I don't really blog anymore, so when I update here, I tend to cram a bunch of little things into one post so that my mom and the two other people who check this site regularly can get everything in one go. So here's the (monthly? quarterly?) update:

* Important things first: I was out of the country last week in a tropical mosquito-infested climate and took with me a Roald Dahl short story collection, Switch Bitch, which was passed on to me by John Hiler (erstwhile chronicler of All Things Blog, who seems to have disappeared but still has a site and presumably still maintains Xanga, which he founded) a long time ago and which has been sitting on my shelf untouched for a couple of years. Dahl's Uncle Oswald stories are fantastic. (In my experience, they're best read aloud outdoors at dusk after several medicinal doses of aged Jamaican rum, while being bombarded by preternaturally large moths.) They're dark--and darkly funnily--yarns about the protagonist's bumbling but largely successful exploits as a self-absorbed plutocratic Casanova who cannot bear any relationship "lasting more than 12 hours". They're great examples of good, old-fashioned storytelling, the rarity of which you only realize when you see it. Tonally, they remind me of George MacDonald Fraser's Flashman novels, which I also like. Highly recommended, particularly when the air is sultry and the attention span short.

* I re-designed this site a couple of years ago, and you can tell that I did the work myself because the layout goes wonky in certain browsers. (I know next to nothing about CSS.) I'm looking for someone to redesign and clean it up for me (cheaply) as well as build another blog for actual albeit occasional blogging as opposed to just consolidating professional work, press, etc.

* My November Fast Company column is up now. I was going to write a piece about Why There Is No Hedge Fund Bubble, but I thought a piece about hedge funds would be a bit of a turn-off in a magazine for creatives. So I did a piece about teeny tiny bubbles in luxury markets that are heavily dependent on branding. You can read it here.
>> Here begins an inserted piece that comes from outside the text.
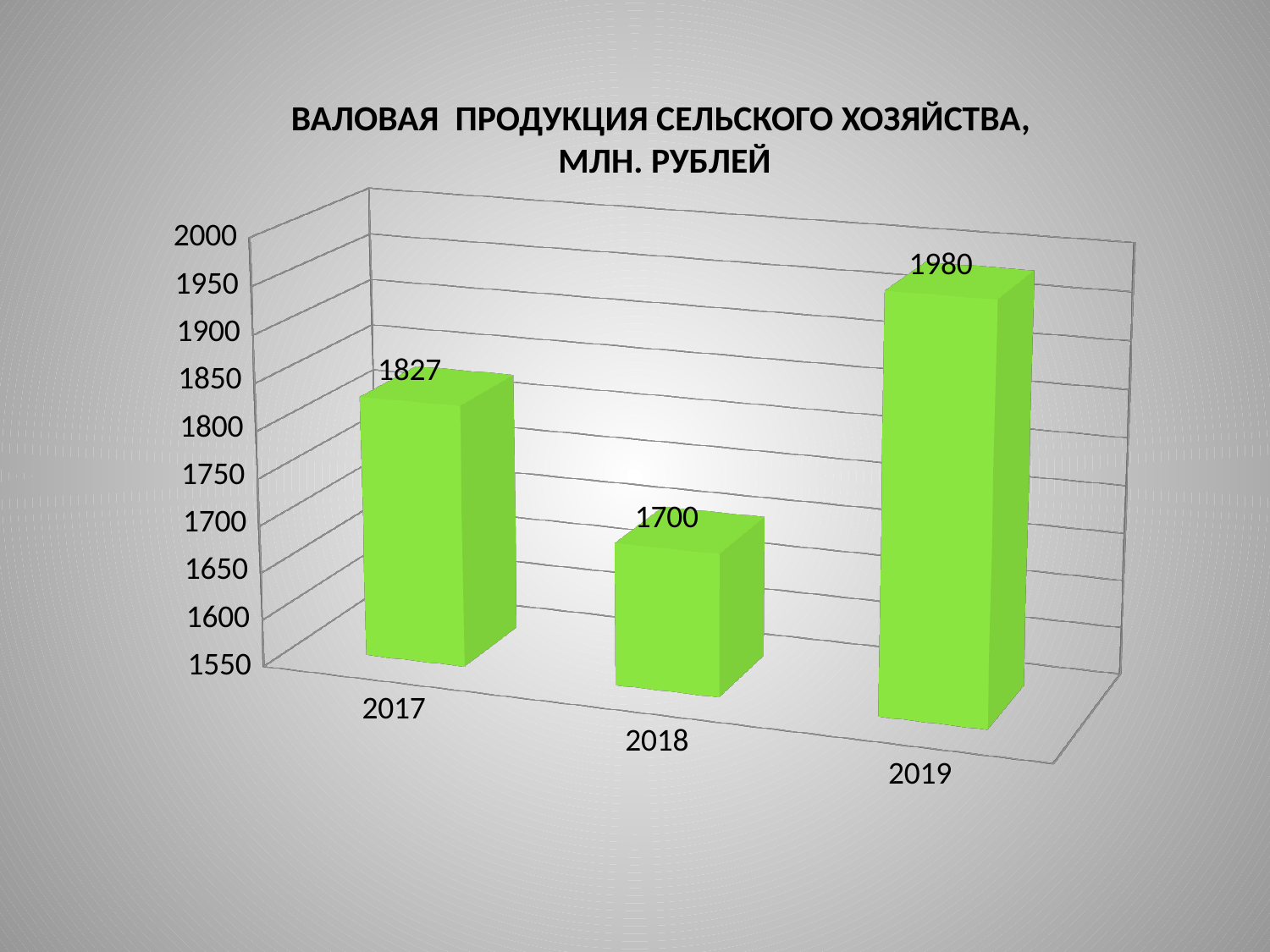
Which year has the highest value? 2019 What kind of chart is shown on the slide? bar chart What is the difference between the values for 2019 and 2018? 280 What is the value for 2019? 1980 Which year has the lowest value? 2018 Is the value for 2018 greater or less than 1750? less What is the value for 2018? 1700 What is the difference between the values for 2017 and 2018? 127 Which is larger, the value for 2017 or the value for 2019? 2019 How many years are shown on the chart? 3 What is the value for 2017? 1827 What is the title of the chart? ВАЛОВАЯ ПРОДУКЦИЯ СЕЛЬСКОГО ХОЗЯЙСТВА, МЛН. РУБЛЕЙ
* About the Slate site: Just for the record, I thought it was a great idea, and I do think there's an audience. Contrary to Nick's assertion, Dealbreaker does exactly what it's supposed to do--capture a very small but very affluent audience. (Look at Dealbreaker's CPMs vs. Gawker's. I'm not saying it's a better model, but it certainly works. Advertisers will pay more for a better demographic, so you don't necessarily have to have large volume if you're well-targeted and your audience is attractive.) Dealbreaker is not a general interest biz publication like Portfolio. That said, the Slate site *would* be general interest. But I think there's a market for smart contrarian business commentary in that category.

Felix Salmon wisely points to Breaking Views as a comparable and suggests that if they made their commentary free, it would have interesting implications for that sort of content. But that said, Breaking Views has done incredibly well using a subscription model (as have many traditional publications, like Grant's Interest Rate Observer, which have a large following and could probably add to their top-line revenue with an online a la carte option, but don't.) Personally, I tend to eschew the subscription model because I have no experience with it and I don't know how to market subscription-only products, but if people are willing to pay for smart business commentary, they're certainly willing to get it for free. So I'm glad Slate is going into that space. My reservations about taking the job had nothing to do with what I think about the concept. I just don't want a 9-5 launching a website for a large media company. (Not right now, anyway.) If I'm going to launch a site, I'd rather do another startup. And I'm not saying I want to do another startup.